Dank ihrer matten Oberfläche fühlen sich die Folien angenehm an. Bei Berührung mit Kleidung zeigen sie weniger Reibungsverluste als ihre glänzenden Pendants und sind deshalb länger haltbar. Und im OP sorgen die Antireflexfolien dafür, dass das Personal nicht durch grelles Licht geblendet wird.

Elektronik auf der Haut
Wearables bieten ein enormes Marktpotenzial, auch wenn dafür noch einige technische Herausforderungen zu meistern sind.
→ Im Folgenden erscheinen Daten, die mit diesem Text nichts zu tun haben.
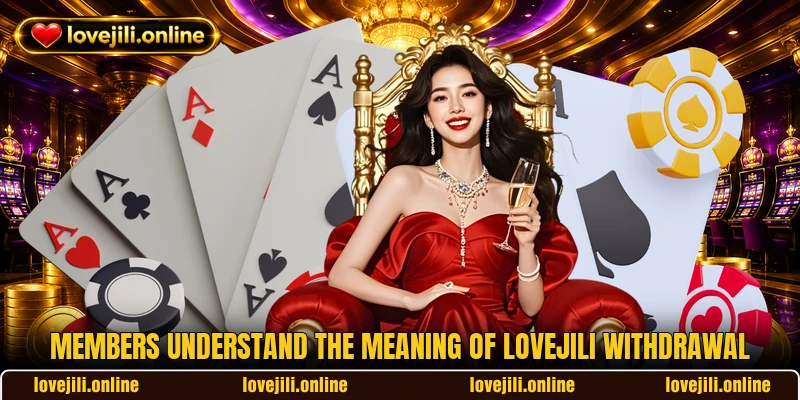 Members understand the meaning of LOVEJILI withdrawal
Etwas breiteren Einsatz finden die kleinen elektronischen Pflaster bereits im Gesundheitswesen. Verbraucher bestimmen damit ihren Fitnessgrad, messen Körpertemperatur und Herzfrequenz oder bewerten die Schlafqualität. Weiter entwickelte und intelligentere Produkte sollen künftig auch medizinische Diagnosen und Behandlungen unterstützen oder Medikamente dosiert abgeben.

Für diese Anwendungen müssen Wearables längere Zeit auf der Haut des Patienten verbleiben und bequem zu tragen sein. „Durch clevere Kombination verschiedener Materialien entstehen Produkte, die sich sanft an die Haut anschmiegen und außerdem atmungsaktiv und antiallergisch sind“, erläutert Gerd Büschel, Folienexperte bei Covestro. Das Pflaster wird mit einem gut verträglichen und atmungsaktiven Klebstoff auf der Haut fixiert, der zudem lösemittelfrei ist. Neben den neuen matten Folien stehen auch maßgeschneiderte Polyurethan-Rohstoffe für die elektronischen Pflaster zur Verfügung.